Baby Reindeer, recensione di Luca Baroncini (n°274)
miniserie televisiva
(disponibile su Netflix)
Ci sono sensibilità che si riconoscono dalle ferite che hanno nell’animo. È quello che accade quando Donny, barista e aspirante cabarettista (perché bisogna dire per forza stand-up comedian?), offre una tazza di tè a Martha, una cliente turbata che non ha i soldi per pagare.
Mal gliene incoglie perché lei è una stalker e comincia a perseguitarlo. Lui è infastidito dalle continue e assillanti pressioni che riceve, almeno in parte, perché inizia un rapporto ambivalente dalle radici profonde attraverso cui finisce per alimentare, o comunque non stoppare, il fastidio. Quell’improvvisa urgenza nei suoi confronti si fa largo nel suo dolore, in qualche modo anestetizzandolo.

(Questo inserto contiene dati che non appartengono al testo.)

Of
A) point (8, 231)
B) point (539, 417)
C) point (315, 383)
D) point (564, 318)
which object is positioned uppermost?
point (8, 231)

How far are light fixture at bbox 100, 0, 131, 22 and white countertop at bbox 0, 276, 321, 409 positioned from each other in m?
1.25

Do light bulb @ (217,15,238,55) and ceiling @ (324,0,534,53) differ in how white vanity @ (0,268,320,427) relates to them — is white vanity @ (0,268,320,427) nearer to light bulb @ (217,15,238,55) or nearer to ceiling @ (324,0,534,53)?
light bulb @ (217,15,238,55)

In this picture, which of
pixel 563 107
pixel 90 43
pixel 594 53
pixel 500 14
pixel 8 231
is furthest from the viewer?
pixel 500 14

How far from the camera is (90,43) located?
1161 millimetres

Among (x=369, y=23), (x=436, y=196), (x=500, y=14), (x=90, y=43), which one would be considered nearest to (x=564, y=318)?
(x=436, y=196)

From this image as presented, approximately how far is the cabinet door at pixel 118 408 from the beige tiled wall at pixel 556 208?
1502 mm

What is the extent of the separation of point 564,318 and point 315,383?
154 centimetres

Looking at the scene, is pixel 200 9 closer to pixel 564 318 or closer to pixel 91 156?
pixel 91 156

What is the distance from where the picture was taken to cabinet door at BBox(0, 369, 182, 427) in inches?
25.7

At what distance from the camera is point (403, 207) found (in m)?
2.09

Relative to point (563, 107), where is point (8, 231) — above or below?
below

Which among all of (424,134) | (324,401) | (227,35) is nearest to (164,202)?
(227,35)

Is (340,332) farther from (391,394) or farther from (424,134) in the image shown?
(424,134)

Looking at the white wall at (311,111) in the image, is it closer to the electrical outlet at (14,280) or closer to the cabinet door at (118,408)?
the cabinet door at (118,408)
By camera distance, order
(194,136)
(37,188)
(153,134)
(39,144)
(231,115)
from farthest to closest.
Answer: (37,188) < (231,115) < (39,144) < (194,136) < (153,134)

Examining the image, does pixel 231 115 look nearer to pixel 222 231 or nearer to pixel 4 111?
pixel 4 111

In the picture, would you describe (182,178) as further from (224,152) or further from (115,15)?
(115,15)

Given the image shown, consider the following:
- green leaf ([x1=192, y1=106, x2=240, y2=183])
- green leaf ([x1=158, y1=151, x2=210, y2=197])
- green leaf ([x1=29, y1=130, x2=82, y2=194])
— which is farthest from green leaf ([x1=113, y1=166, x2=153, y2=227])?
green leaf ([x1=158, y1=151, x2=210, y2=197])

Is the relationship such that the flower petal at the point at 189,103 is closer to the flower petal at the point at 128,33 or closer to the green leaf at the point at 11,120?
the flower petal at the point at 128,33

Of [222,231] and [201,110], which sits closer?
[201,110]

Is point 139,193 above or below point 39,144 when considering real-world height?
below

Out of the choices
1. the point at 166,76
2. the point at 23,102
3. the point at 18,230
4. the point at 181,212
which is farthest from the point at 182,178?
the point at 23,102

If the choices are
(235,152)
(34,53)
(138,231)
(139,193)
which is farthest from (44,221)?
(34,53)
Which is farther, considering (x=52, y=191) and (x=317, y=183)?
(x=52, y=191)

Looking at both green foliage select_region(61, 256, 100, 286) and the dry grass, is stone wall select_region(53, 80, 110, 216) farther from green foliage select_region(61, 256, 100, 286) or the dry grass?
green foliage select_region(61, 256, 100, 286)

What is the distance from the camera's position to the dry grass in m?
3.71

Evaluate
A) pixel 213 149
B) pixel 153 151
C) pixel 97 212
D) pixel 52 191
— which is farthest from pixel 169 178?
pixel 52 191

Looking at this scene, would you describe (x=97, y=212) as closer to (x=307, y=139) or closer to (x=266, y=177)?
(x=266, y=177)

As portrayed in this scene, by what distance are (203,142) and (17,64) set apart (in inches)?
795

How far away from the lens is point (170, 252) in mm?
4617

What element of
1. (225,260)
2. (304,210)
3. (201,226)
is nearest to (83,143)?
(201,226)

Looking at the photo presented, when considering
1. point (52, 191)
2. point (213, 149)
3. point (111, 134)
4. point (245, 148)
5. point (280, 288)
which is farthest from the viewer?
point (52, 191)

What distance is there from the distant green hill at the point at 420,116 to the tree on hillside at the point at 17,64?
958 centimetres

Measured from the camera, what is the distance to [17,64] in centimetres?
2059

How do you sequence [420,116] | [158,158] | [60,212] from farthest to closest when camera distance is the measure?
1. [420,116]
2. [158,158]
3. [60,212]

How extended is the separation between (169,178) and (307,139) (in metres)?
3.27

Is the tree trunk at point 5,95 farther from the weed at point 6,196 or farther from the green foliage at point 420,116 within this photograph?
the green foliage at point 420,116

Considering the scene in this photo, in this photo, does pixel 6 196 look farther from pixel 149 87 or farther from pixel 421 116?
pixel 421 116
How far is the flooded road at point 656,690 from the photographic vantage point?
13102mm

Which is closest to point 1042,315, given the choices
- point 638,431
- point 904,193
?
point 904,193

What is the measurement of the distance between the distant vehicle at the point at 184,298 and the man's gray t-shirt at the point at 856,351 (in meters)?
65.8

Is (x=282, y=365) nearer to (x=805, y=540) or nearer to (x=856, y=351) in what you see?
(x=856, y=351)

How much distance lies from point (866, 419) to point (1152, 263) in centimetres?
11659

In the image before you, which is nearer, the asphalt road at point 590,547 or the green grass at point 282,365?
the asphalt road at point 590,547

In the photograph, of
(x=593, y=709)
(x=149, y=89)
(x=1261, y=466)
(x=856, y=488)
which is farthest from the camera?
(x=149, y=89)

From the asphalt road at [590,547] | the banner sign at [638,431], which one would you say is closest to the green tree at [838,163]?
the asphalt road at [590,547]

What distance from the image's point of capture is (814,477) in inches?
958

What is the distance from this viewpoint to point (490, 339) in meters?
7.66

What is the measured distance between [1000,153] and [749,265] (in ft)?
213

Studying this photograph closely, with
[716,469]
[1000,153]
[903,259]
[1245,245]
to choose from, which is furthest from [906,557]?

Un quadro psicologico molto interessante quello che si delinea, perché sulla razionalità prendono il sopravvento altre variabili che traggono origine da un passato irrisolto. A rendere sempre più coinvolgente il torbido rapporto che si instaura tra i due è probabilmente il fatto che il protagonista dal volto scavato e dal carattere remissivo, l’attore scozzese Richard Gadd, è anche l’ideatore della miniserie, tratta da una sua pièce, ma soprattutto il fatto che ciò che racconta derivi da un vissuto personale. Insomma, la miniserie è più che mai tratta da una storia vera, con il valore aggiunto che chi l’ha pensata e interpretata è proprio chi quelle ferite esibite le ha davvero subite. Quanto di più catartico per il protagonista, che ha così modo di esorcizzare i propri fantasmi, ma anche universale per la sua capacità di parlare con immediatezza a tutti, senza sconti, con la forza della vita e delle sue storture in primo piano sapientemente rielaborate.
Lo stratagemma adottato della voce fuori campo per spiegare stati d’animo e non detti non è dei più originali, ma centra lo scopo di arrivare direttamente e senza fraintendimenti a tutti. Da prodotto di nicchia è divenuto in poco tempo un vero e proprio fenomeno virale. A stuzzicare la curiosità probabilmente è anche la difficoltà di incasellarlo in un genere: è un thriller ma anche un dramma, ha un piglio quasi documentaristico nella brutalità mostrata ma i toni sono il più delle volte da commedia.
Insomma, sfugge all’algoritmo che tutto incasella indirizzando, ahimé, i nostri gusti. C’è inoltre una certa leggerezza, nonostante la grevità aleggi costantemente, e c’è attenzione per tutti i personaggi, anche quelli secondari (il padre del protagonista si vede pochissimo ma si fissa nella memoria). Inoltre è inclusivo senza farne una bandiera; tanti aspetti che concorrono a renderlo particolarmente interessante.
Il titolo significa “piccola renna” ed è il nomignolo con cui il protagonista viene chiamato dalla sua stalker.